Quality, independent advice at a fair price
If you are like me, or like many of my clients the first time they approached me, you will be nervous about how much it is going to cost to get advice. You want good advice, but you don't want it to be so expensive that it wipes out all the benefit.
In my opinion, many advisers charge too much, with high commissions or fees, then don't provide the service that the costs merit. I suspect that many advisers try to avoid the subject of "paying for advice" altogether, but I am happy to be completely open and frank with my clients about how much my services will cost and I will discuss and agree them up-front, wherever possible.
If you don't feel that you can afford paying an up-front fee, it is sometimes possible, depending on the situation, for me to receive a commission from an insurance company instead. The result is that the charges on your contract will be higher, so you would not necessarily be better off in the long term and you might be worse off, but it allows you to avoid having to make the initial outlay. Please discuss the options with me if you are unsure.
Initial and ongoing fees on investments and pensions
Many advisers take all their fees up-front, so it is little wonder that they give no ongoing service! I usually charge a more modest initial fee and have an annual payment too (the annual payment is automatically deducted from the value of the investments, so you don't have to write a cheque), so that I am properly incentivised to look after my client's pensions, or investments year after year.
Some transactions, however, only require initial advice, e.g. a mortgage, or an annuity. These services only require an initial fee.
The next section gives you examples, but it is difficult to be precise about what my costs would be, as all my fees are agreed on a case-by-case basis, according to the complexity and the workload involved. However, I can assure you that my costs are very competitive, especially given the quality of the advice and service I give.
Examples of work that I have done and what I have charged
1. An example of when a fee might be modest
A husband and wife with a successful business came to me to set up pensions. They knew that they wanted pensions, so that meant that all I needed to do was select the best provider for them, help them decide how much risk to take and invest their money in the most suitable funds. The clients wanted ongoing advice and they are keen to make substantial payments every year, at least while their profits are at their current high level. I agreed an initial fee of £500, i.e. £250 for his policy and £250 for hers. This was paid as a deduction from their pension premium, which meant that they got tax relief on my payment! I also agreed with them that I would get 0.5% of the value of the pension every year to pay for my ongoing monitoring and reviews. This is again paid out of the pension scheme as an additional charge, so the clients don't ever have to write me a cheque.
2. An example of a more complex and more expensive inquiry
A hugely successful firm wanted me to invest substantial amounts of money to dovetail with their cash flow planning and their retirement strategies. The initial work was highly complex, involving a thorough analysis of the tax issues, strategies to move money from the company to the directors as quickly and tax-efficiently as possible, plus advising on the most suitable remuneration strategies and the various products that would best suit the clients' circumstances.

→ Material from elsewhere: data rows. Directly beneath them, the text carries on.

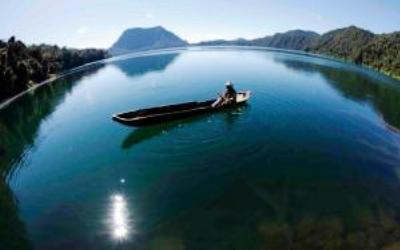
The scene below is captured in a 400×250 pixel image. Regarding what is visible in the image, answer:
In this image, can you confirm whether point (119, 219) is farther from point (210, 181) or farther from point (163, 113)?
point (163, 113)

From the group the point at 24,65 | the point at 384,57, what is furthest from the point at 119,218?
the point at 384,57

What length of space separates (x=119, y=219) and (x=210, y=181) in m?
7.95

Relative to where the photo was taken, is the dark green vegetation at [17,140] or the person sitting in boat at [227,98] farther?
the person sitting in boat at [227,98]

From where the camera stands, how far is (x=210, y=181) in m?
28.7

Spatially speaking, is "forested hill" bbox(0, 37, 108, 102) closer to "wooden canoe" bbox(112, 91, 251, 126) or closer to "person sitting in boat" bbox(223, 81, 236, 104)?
"wooden canoe" bbox(112, 91, 251, 126)

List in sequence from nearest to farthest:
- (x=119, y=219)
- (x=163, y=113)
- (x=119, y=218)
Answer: (x=119, y=219) < (x=119, y=218) < (x=163, y=113)

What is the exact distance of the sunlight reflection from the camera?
22.0 meters

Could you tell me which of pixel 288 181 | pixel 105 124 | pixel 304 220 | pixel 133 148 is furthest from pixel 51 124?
pixel 304 220

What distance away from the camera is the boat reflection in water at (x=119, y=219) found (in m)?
21.9

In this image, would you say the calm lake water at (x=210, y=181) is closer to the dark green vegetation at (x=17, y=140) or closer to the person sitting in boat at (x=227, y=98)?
the dark green vegetation at (x=17, y=140)

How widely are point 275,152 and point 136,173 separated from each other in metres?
12.9

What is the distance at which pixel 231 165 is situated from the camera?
31312mm

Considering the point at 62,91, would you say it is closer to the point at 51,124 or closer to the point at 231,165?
the point at 51,124

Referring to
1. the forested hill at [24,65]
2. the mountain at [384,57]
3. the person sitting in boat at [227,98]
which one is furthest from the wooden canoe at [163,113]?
the mountain at [384,57]
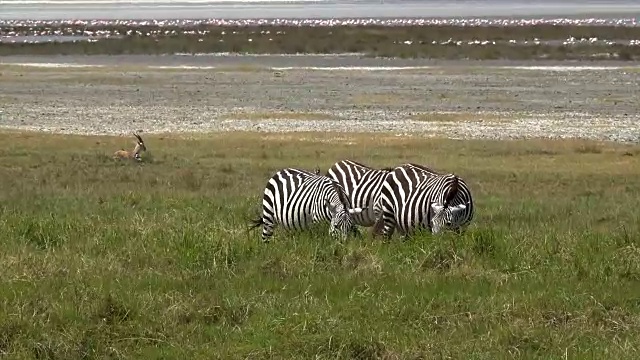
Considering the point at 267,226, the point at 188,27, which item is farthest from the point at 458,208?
the point at 188,27

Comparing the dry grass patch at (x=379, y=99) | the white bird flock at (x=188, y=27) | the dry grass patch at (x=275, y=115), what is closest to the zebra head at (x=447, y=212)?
the dry grass patch at (x=275, y=115)

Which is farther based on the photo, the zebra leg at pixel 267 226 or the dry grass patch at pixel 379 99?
the dry grass patch at pixel 379 99

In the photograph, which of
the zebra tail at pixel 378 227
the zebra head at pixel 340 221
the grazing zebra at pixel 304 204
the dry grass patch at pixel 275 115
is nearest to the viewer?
the zebra head at pixel 340 221

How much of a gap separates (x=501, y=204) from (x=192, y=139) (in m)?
13.3

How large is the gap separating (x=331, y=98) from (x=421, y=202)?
2789 cm

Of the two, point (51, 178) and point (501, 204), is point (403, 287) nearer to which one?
point (501, 204)

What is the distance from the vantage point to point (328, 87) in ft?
140

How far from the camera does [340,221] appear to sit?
1048 cm

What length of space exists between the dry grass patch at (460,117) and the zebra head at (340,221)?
2185cm

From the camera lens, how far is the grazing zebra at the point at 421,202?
426 inches

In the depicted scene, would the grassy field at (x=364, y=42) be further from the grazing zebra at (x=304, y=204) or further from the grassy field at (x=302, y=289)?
the grazing zebra at (x=304, y=204)

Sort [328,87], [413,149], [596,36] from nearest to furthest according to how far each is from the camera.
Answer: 1. [413,149]
2. [328,87]
3. [596,36]

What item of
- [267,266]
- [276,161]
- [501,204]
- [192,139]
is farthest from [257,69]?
[267,266]

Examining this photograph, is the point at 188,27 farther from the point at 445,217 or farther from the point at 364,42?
the point at 445,217
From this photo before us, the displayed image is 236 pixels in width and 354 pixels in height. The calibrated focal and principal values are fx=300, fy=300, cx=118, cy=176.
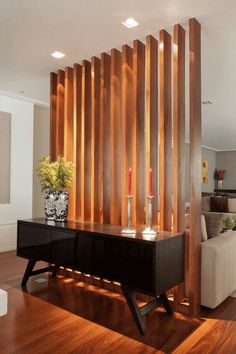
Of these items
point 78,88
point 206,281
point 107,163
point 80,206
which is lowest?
point 206,281

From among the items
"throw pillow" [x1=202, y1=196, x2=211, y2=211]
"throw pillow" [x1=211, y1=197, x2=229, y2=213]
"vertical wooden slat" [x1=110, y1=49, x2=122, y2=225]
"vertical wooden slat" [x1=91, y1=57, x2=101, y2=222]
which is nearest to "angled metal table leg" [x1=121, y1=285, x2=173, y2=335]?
"vertical wooden slat" [x1=110, y1=49, x2=122, y2=225]

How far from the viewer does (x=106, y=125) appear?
3488 millimetres

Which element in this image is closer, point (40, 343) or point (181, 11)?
point (40, 343)

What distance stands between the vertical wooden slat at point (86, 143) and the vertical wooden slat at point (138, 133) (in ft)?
2.39

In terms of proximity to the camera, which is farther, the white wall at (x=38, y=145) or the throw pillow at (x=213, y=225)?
the white wall at (x=38, y=145)

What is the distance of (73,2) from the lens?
246 centimetres

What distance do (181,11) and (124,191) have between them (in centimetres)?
178

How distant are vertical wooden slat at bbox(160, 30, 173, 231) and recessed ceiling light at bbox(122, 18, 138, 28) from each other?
1.02 ft

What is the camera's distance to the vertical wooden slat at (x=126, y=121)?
3.23 m

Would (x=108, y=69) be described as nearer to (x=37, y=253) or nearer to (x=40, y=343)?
(x=37, y=253)

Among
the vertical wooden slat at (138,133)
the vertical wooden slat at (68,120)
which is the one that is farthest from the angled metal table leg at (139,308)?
the vertical wooden slat at (68,120)

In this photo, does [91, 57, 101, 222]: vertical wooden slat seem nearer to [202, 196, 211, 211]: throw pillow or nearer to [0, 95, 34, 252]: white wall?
[0, 95, 34, 252]: white wall

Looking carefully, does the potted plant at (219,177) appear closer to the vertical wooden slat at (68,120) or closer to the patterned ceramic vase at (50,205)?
the vertical wooden slat at (68,120)

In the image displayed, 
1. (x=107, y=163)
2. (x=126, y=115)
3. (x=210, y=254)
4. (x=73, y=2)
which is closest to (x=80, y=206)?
(x=107, y=163)
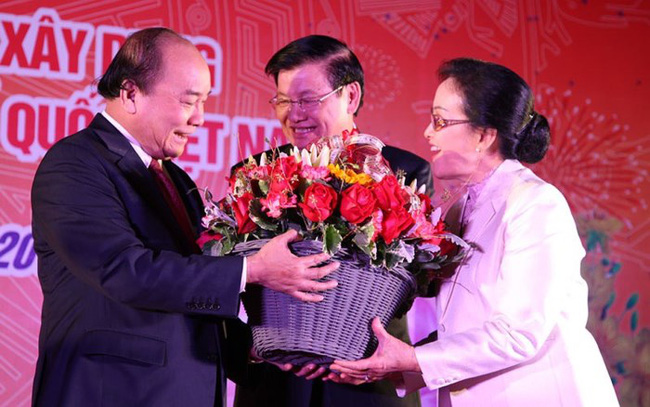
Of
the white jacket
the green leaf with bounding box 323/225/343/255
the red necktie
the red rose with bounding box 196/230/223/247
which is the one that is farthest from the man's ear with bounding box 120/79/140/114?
the white jacket

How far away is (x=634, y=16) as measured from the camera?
15.6 ft

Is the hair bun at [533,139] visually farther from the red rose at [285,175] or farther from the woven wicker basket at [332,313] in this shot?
the red rose at [285,175]

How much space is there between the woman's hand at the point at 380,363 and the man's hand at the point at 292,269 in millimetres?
181

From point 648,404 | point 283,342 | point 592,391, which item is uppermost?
point 283,342

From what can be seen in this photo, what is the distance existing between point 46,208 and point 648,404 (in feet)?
11.8

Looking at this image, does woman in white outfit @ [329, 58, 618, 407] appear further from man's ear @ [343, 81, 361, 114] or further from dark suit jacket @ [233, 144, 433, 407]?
man's ear @ [343, 81, 361, 114]

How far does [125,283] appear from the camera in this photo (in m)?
2.07

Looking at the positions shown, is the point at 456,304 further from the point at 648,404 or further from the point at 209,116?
the point at 648,404

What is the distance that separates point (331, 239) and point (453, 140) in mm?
610

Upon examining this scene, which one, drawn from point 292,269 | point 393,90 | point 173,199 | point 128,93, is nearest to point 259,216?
point 292,269

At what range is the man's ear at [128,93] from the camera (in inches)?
94.3

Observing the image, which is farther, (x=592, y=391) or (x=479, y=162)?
(x=479, y=162)

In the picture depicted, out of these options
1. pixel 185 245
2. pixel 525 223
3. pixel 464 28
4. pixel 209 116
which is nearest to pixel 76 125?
pixel 209 116

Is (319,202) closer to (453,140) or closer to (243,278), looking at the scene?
(243,278)
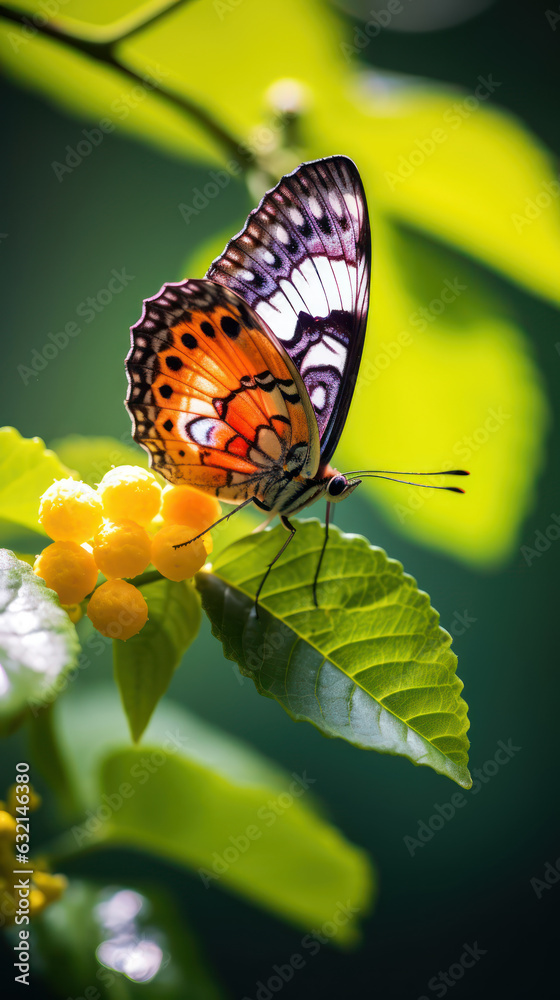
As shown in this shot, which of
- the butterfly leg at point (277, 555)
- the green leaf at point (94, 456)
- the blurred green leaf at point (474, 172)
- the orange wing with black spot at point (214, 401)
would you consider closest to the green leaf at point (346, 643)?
the butterfly leg at point (277, 555)

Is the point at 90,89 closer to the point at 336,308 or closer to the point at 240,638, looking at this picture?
the point at 336,308

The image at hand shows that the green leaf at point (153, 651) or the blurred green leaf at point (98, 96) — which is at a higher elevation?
the blurred green leaf at point (98, 96)

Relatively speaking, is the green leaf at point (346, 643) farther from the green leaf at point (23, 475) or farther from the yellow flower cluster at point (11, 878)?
the yellow flower cluster at point (11, 878)

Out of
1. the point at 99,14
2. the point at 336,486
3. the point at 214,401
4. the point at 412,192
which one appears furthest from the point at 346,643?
the point at 99,14

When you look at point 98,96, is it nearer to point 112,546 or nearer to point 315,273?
point 315,273

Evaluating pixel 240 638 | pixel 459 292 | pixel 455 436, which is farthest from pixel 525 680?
pixel 240 638

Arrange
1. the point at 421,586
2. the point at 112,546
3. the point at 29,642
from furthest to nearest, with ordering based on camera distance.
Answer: the point at 421,586
the point at 112,546
the point at 29,642
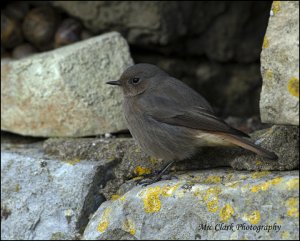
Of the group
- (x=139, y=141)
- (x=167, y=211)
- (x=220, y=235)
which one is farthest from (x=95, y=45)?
(x=220, y=235)

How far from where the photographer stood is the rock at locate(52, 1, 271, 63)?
6.32 metres

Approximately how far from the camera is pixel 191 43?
22.3 ft

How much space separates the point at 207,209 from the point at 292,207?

The initial fee for this work was just under £5,000, but this is less than 0.5% of the amount invested and the benefits of this advice are already plain to see.
3. An example of how paying a fee can save money
Some existing clients asked me to arrange a ten-year life assurance policy. Had I set it up on a commission basis, the premiums would have been about £90 a month, out of which the insurance company would have paid me about £1,000. I agreed that I would simply charge the clients £400, paid as a cheque by them and take no commission, which meant that the insurance company could reduce the premium to only £78 a month. The clients will therefore be better off after about three years, and will save about £1,000 over the ten-year term, if they keep the plan until maturity.